- To do
In the listing below, how many lines contain the word "urlBase"? Answer with the number alone.

Provided data START

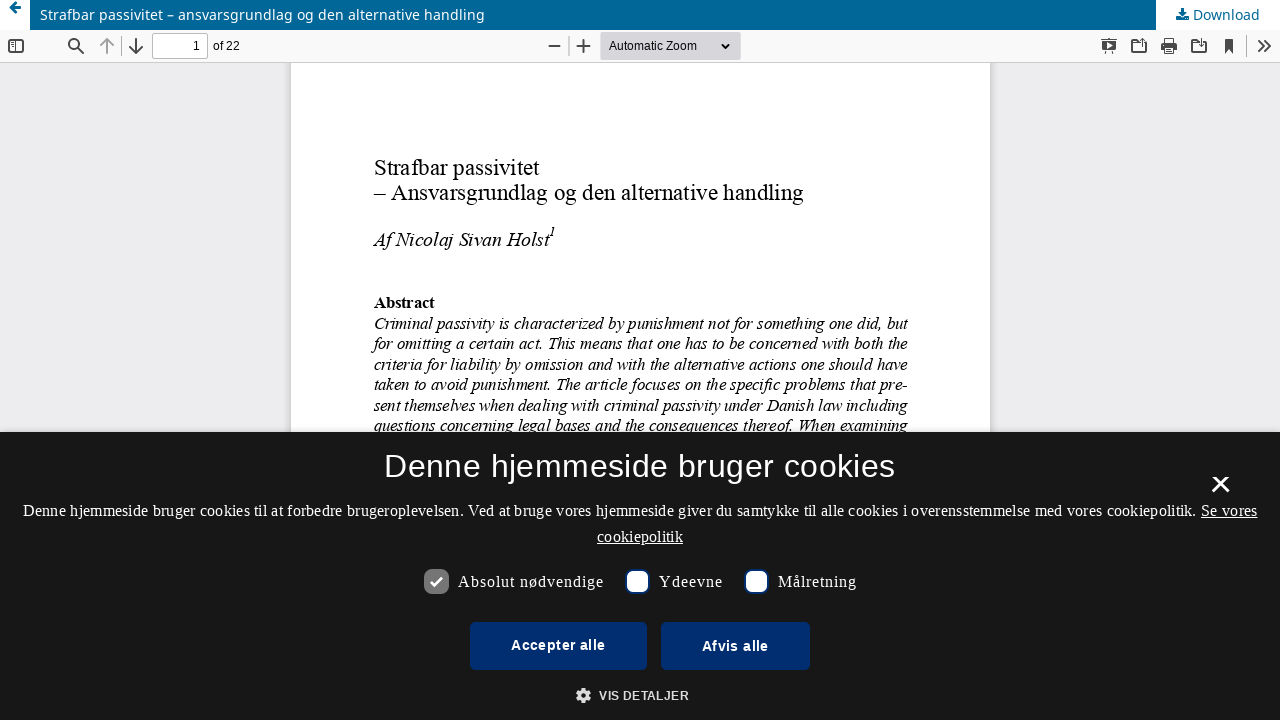

--- FILE ---
content_type: text/html; charset=utf-8
request_url: https://tidsskrift.dk/NTfK/article/view/97867/152966
body_size: 6086
content:
<style>

	.pkp_structure_page .pkp_structure_footer_wrapper,
footer[role="contentinfo"].footer,
footer.site-footer,
footer#immersion_content_footer {
  background-color: #001160;
}
.pkp_structure_footer_wrapper .pkp_brand_footer {
  content: url("/plugins/generic/rdlchangefooter/images/kb_logo_desktop_white.svg");
  width: 20%;
  height: 173px;
  float: right;
  padding: 20px 0 0;
}
.footer .container .col-md-2 {
  content: url("/plugins/generic/rdlchangefooter/images/kb_logo_desktop_white.svg");
  width: 300px;
  position: relative;
  left: 80%;
  padding: 0 0 20px;
}
#immersion_content_footer .container .row .col-2.col-sm-1.offset-10.offset-sm-11 {
  content: url("/plugins/generic/rdlchangefooter/images/kb_logo_desktop_white.svg");
  max-width: 300px;
  margin-left: 0;
  position: relative;
  left: 125px;
  padding-bottom: 20px;
}
.pkp_footer_content {
  float: left;
  width: 50%;
}
.container.site-footer-sidebar {
  display: none;
}
.col-md.col-md-2.align-self-center.text-right {
  content: url("/plugins/generic/rdlchangefooter/images/kb_logo_desktop_white.svg");
  max-width: 300px;
  position: relative;
  left: 50px;
  padding-bottom: 20px;
  flex: auto;
}
.col-md.site-footer-content.align-self-center p {
  color: #ffffff;
}
.footer .container .row p {
  color: #ffffff;
}
.pkp_structure_footer_wrapper .pkp_structure_footer .pkp_footer_content p {
  color: #ffffff;
}
#immersion_content_footer .container .row .col-md-8 p {
  color: #ffffff;
}
.pkp_structure_footer .link-list,
.site-footer-content .link-list {
  float: right;
  width: 100%;
  padding-left: 80%;
  color: #ffffff;
  text-align: left;
}
.pkp_structure_footer a,
.site-footer-content a {
  color: #ffffff !important;
}
footer.site-footer a {
  color: #ffffff !important;
}
#immersion_content_footer .container::after,
.site-footer .container.site-footer-content::after,
.footer .container .row::after,
.pkp_structure_footer::after {
  content: "Tidsskrift.dk\a\aHosted by Det Kgl. Bibliotek\a\aPlatform & workflow by OJS / PKP" !important;
  white-space: pre;
  font-family: 'noway';
  position: relative;
  left: 80%;
  text-align: start;
  color: #ffffff;
  font-size: 16px;
  padding-bottom: 20px;
}
.pkp_structure_footer {
  font-family: 'nowayregular', sans-serif;
  font-size: 16px;
}
.pkp_structure_footer::after {
  font-family: 'nowayregular', sans-serif;
  font-size: 16px;
}

</style>
<script src="//cookie-script.com/s/2d58d2b3a13b0eb49ff32a57dc77c4ab.js"></script>
<!DOCTYPE html>
<html lang="da-DK" xml:lang="da-DK">
<head>
	<meta http-equiv="Content-Type" content="text/html; charset=utf-8" />
	<meta name="viewport" content="width=device-width, initial-scale=1.0" />
	<title>Visning af: Strafbar passivitet – ansvarsgrundlag og den alternative handling</title>

	
<meta name="generator" content="Open Journal Systems 3.3.0.21" />

	<link rel="stylesheet" href="https://tidsskrift.dk/NTfK/$$$call$$$/page/page/css?name=stylesheet" type="text/css" /><link rel="stylesheet" href="https://tidsskrift.dk/NTfK/$$$call$$$/page/page/css?name=font" type="text/css" /><link rel="stylesheet" href="https://tidsskrift.dk/lib/pkp/styles/fontawesome/fontawesome.css?v=3.3.0.21" type="text/css" />
	<script src="https://tidsskrift.dk/lib/pkp/lib/vendor/components/jquery/jquery.min.js?v=3.3.0.21" type="text/javascript"></script><script src="https://tidsskrift.dk/lib/pkp/lib/vendor/components/jqueryui/jquery-ui.min.js?v=3.3.0.21" type="text/javascript"></script><script src="https://tidsskrift.dk/plugins/themes/default/js/lib/popper/popper.js?v=3.3.0.21" type="text/javascript"></script><script src="https://tidsskrift.dk/plugins/themes/default/js/lib/bootstrap/util.js?v=3.3.0.21" type="text/javascript"></script><script src="https://tidsskrift.dk/plugins/themes/default/js/lib/bootstrap/dropdown.js?v=3.3.0.21" type="text/javascript"></script><script src="https://tidsskrift.dk/plugins/themes/default/js/main.js?v=3.3.0.21" type="text/javascript"></script>
</head>
<body class="pkp_page_article pkp_op_view">

		<header class="header_view">

		<a href="https://tidsskrift.dk/NTfK/article/view/97867" class="return">
			<span class="pkp_screen_reader">
									Tilbage til artikeldetaljer
							</span>
		</a>

		<a href="https://tidsskrift.dk/NTfK/article/view/97867" class="title">
			Strafbar passivitet – ansvarsgrundlag og den alternative handling
		</a>

		<a href="https://tidsskrift.dk/NTfK/article/download/97867/152966/213384" class="download" download>
			<span class="label">
				Download
			</span>
			<span class="pkp_screen_reader">
				Download PDF
			</span>
		</a>

	</header>

	<script type="text/javascript">
		// Creating iframe's src in JS instead of Smarty so that EZProxy-using sites can find our domain in $pdfUrl and do their rewrites on it.
		$(document).ready(function() {
			var urlBase = "https://tidsskrift.dk/plugins/generic/pdfJsViewer/pdf.js/web/viewer.html?file=";
			var pdfUrl = "https://tidsskrift.dk/NTfK/article/download/97867/152966/213384";
			$("#pdfCanvasContainer > iframe").attr("src", urlBase + encodeURIComponent(pdfUrl));
		});
	</script>

	<div id="pdfCanvasContainer" class="galley_view">
				<iframe src="" width="100%" height="100%" style="min-height: 500px;" title="PDF af Strafbar passivitet – ansvarsgrundlag og den alternative handling" allow="fullscreen" webkitallowfullscreen="webkitallowfullscreen"></iframe>
	</div>
	<span class="Z3988" title="ctx_ver=Z39.88-2004&amp;rft_id=https%3A%2F%2Ftidsskrift.dk%2FNTfK%2Farticle%2Fview%2F97867&amp;rft_val_fmt=info%3Aofi%2Ffmt%3Akev%3Amtx%3Ajournal&amp;rft.language=da_DK&amp;rft.genre=article&amp;rft.title=Nordisk+Tidsskrift+for+Kriminalvidenskab&amp;rft.jtitle=Nordisk+Tidsskrift+for+Kriminalvidenskab&amp;rft.atitle=Strafbar+passivitet+%E2%80%93+ansvarsgrundlag+og+den+alternative+handling&amp;rft.artnum=97867&amp;rft.stitle=NTfK&amp;rft.volume=103&amp;rft.issue=1&amp;rft.aulast=Holst&amp;rft.aufirst=Nicolaj+Sivan&amp;rft.date=2016-05-29&amp;rft_id=info%3Adoi%2F10.7146%2Fntfk.v103i1.97867&amp;rft.pages=36-57&amp;rft.eissn=2446-3051"></span>

</body>
</html>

Provided data END

- Exercise answer
2